Records of spatial reasoning questions:

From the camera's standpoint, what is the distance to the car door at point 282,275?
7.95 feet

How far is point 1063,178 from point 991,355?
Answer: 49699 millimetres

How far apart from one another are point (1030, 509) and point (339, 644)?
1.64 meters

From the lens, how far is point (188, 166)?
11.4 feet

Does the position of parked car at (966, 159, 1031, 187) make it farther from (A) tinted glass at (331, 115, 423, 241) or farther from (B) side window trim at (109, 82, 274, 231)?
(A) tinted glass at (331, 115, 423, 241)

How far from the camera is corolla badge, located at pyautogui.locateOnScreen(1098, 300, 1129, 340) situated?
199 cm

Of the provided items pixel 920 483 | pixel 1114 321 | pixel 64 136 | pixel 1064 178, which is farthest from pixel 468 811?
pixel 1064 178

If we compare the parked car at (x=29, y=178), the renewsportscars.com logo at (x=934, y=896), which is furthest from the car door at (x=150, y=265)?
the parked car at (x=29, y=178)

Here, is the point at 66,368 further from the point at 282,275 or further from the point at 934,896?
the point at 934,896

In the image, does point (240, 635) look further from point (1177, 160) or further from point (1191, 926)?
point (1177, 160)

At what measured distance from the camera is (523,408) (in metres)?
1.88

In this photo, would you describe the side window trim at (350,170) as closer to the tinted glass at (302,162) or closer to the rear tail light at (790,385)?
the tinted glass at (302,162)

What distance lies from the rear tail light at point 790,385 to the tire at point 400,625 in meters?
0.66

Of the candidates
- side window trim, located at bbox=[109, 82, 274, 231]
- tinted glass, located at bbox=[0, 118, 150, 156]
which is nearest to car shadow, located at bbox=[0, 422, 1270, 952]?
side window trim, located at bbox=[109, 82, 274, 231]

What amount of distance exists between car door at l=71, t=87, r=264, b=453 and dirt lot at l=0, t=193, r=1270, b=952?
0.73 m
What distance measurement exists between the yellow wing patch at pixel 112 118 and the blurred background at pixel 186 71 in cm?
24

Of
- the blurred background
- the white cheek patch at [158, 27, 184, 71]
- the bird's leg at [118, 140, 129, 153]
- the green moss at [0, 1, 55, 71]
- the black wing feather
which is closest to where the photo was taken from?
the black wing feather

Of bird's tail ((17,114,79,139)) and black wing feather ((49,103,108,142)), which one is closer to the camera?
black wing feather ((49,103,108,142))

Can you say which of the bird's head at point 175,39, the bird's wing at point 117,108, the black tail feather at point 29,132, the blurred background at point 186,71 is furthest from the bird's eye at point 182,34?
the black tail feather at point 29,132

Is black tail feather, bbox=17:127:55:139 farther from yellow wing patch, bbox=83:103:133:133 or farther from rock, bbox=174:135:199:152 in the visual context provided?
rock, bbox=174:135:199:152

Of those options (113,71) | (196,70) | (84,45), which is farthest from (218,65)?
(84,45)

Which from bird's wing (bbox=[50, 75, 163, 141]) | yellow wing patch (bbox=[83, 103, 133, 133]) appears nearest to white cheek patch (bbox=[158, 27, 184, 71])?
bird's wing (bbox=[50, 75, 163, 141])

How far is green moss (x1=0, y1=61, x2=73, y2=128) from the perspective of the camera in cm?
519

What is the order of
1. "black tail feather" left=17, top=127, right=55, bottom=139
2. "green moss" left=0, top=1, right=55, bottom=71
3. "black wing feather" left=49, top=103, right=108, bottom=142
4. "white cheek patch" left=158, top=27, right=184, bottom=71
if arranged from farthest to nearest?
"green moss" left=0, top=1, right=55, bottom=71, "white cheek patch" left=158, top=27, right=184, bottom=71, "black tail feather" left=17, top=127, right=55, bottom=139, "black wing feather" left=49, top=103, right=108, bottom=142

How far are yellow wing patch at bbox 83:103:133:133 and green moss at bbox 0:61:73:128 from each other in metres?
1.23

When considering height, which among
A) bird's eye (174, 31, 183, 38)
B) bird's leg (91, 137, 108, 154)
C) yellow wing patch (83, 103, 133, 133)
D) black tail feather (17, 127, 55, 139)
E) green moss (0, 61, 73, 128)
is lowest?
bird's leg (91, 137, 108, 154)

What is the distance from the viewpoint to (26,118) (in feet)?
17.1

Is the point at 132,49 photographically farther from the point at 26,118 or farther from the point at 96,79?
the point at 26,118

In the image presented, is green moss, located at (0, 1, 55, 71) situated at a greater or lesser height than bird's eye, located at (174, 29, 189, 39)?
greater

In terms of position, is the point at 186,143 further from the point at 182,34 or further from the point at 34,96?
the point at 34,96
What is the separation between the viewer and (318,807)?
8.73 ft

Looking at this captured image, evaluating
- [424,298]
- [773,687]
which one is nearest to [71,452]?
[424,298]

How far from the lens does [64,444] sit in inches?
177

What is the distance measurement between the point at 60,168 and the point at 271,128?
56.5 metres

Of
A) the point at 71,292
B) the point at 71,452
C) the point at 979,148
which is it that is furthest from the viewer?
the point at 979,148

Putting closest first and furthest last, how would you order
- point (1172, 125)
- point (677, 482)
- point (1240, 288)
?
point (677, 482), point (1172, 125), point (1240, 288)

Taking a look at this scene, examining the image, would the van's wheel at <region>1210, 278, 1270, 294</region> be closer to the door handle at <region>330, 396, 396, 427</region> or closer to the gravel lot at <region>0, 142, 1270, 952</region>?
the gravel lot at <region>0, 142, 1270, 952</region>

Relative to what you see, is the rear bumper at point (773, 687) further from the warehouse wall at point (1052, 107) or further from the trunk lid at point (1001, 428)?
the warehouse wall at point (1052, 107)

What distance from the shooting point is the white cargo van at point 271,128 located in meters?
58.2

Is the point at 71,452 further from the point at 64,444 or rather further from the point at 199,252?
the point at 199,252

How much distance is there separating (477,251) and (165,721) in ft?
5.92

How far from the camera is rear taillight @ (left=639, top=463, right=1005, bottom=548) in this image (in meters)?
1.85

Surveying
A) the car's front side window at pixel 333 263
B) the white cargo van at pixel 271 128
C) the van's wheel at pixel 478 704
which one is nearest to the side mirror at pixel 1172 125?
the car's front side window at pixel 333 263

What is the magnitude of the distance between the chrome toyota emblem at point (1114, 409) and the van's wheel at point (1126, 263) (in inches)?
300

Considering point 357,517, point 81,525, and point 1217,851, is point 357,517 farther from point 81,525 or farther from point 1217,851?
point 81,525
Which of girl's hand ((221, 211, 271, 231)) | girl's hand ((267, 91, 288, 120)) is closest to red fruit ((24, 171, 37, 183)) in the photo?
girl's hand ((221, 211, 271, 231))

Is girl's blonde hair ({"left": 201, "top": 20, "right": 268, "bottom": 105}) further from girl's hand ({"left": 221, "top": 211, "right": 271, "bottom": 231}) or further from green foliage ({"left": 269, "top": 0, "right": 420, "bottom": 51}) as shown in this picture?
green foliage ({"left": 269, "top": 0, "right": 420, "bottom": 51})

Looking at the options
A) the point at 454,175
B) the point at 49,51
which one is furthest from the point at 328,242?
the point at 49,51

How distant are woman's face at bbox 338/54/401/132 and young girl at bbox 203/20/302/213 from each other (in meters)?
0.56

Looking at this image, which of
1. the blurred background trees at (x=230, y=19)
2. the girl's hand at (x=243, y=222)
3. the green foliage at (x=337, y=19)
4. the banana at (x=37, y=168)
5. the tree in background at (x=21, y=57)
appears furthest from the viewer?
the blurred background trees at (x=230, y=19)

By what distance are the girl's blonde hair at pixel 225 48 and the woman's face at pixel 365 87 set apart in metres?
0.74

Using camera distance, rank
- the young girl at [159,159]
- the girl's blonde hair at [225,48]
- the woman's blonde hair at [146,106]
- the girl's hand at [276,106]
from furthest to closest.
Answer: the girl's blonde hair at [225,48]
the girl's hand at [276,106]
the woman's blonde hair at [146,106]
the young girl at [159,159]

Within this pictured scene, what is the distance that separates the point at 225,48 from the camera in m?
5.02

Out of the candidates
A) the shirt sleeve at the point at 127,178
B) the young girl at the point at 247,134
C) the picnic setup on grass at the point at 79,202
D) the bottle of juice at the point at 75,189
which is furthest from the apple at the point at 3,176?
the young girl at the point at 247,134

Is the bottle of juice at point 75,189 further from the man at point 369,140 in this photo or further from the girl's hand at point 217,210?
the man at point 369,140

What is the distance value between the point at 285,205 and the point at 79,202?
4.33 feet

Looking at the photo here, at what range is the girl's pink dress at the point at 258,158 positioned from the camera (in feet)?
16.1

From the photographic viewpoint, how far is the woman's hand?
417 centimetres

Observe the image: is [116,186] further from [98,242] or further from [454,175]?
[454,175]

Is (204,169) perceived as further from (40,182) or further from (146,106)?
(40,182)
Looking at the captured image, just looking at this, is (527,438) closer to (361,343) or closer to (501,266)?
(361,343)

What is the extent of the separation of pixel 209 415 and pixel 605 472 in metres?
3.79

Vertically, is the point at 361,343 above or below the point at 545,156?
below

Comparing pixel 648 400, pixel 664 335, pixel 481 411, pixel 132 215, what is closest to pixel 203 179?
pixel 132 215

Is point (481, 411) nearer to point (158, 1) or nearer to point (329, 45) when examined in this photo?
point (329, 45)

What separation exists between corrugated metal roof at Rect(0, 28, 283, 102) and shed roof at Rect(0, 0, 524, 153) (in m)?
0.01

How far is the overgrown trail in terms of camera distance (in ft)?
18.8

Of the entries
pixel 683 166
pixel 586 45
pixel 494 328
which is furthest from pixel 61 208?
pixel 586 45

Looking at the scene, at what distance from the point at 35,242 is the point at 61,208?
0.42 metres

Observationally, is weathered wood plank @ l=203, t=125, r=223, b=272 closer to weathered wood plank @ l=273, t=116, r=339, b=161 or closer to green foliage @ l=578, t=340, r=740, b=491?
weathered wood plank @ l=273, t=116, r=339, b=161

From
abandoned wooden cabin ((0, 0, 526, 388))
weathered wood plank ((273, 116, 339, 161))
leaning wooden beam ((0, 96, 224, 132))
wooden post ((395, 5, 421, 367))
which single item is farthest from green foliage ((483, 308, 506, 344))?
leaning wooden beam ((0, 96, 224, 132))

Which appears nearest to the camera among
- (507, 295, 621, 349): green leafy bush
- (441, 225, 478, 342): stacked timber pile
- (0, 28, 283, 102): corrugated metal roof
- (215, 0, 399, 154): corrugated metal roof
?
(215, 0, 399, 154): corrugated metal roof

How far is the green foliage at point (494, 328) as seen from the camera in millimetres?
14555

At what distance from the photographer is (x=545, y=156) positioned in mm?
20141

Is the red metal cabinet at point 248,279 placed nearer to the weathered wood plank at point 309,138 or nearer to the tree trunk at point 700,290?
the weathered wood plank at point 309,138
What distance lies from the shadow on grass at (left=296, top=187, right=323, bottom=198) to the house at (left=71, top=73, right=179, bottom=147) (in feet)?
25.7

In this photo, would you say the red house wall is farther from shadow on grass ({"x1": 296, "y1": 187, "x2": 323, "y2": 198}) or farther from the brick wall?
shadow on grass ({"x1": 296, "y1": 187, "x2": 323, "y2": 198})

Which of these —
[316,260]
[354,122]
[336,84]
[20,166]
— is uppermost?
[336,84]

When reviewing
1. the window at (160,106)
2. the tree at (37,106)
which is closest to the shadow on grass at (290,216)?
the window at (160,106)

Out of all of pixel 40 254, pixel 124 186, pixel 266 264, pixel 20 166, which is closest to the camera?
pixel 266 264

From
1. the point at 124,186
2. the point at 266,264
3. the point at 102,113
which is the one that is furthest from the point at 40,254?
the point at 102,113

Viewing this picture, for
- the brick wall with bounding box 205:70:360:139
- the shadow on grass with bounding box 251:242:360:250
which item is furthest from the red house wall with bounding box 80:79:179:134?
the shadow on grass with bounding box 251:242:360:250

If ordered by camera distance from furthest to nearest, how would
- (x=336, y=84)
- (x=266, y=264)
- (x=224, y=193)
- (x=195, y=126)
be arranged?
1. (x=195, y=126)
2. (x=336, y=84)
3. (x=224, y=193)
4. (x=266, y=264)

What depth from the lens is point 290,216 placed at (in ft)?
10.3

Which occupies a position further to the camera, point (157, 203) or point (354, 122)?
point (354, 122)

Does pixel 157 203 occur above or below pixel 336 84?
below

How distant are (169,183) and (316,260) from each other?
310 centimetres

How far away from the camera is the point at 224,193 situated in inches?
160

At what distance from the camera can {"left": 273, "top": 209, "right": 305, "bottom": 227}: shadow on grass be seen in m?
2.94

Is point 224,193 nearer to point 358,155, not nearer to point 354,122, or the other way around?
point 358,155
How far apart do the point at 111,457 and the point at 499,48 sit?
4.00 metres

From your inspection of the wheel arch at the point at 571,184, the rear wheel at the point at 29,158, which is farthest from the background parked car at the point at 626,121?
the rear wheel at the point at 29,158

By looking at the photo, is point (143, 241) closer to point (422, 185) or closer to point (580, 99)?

• _Brief_:
Return, unchanged, each line from the line containing "Out of all of" through the last line of the material.

• _Response_:
Out of all of pixel 40 254, pixel 124 186, pixel 266 264, pixel 20 166, which is closest to the camera?
pixel 266 264

From
1. the point at 124,186
2. the point at 266,264
3. the point at 102,113
which is the one that is furthest from the point at 40,254?
the point at 102,113

Viewing this picture, for
- the brick wall with bounding box 205:70:360:139
- the shadow on grass with bounding box 251:242:360:250
which item is furthest from the red house wall with bounding box 80:79:179:134?
the shadow on grass with bounding box 251:242:360:250

If ordered by camera distance from furthest to nearest, how would
- (x=336, y=84)
- (x=266, y=264)
- (x=224, y=193)
- (x=195, y=126)
be arranged?
1. (x=195, y=126)
2. (x=336, y=84)
3. (x=224, y=193)
4. (x=266, y=264)

What depth from the lens is point 290,216 placed at (in ft)?
10.3

Which occupies a position further to the camera, point (157, 203) or point (354, 122)?
point (354, 122)

Does pixel 157 203 occur above or below pixel 336 84?
below

How distant are (169,183) and (316,260) from each other?
310 centimetres

How far away from the camera is the point at 224,193 situated in inches?
160

At what distance from the camera can {"left": 273, "top": 209, "right": 305, "bottom": 227}: shadow on grass be seen in m?
2.94

Is point 224,193 nearer to point 358,155, not nearer to point 354,122, or the other way around?
point 358,155
How far apart do the point at 111,457 and the point at 499,48 sit?
4.00 metres

From your inspection of the wheel arch at the point at 571,184, the rear wheel at the point at 29,158, which is farthest from the background parked car at the point at 626,121?
the rear wheel at the point at 29,158

By looking at the photo, is point (143, 241) closer to point (422, 185) or closer to point (580, 99)?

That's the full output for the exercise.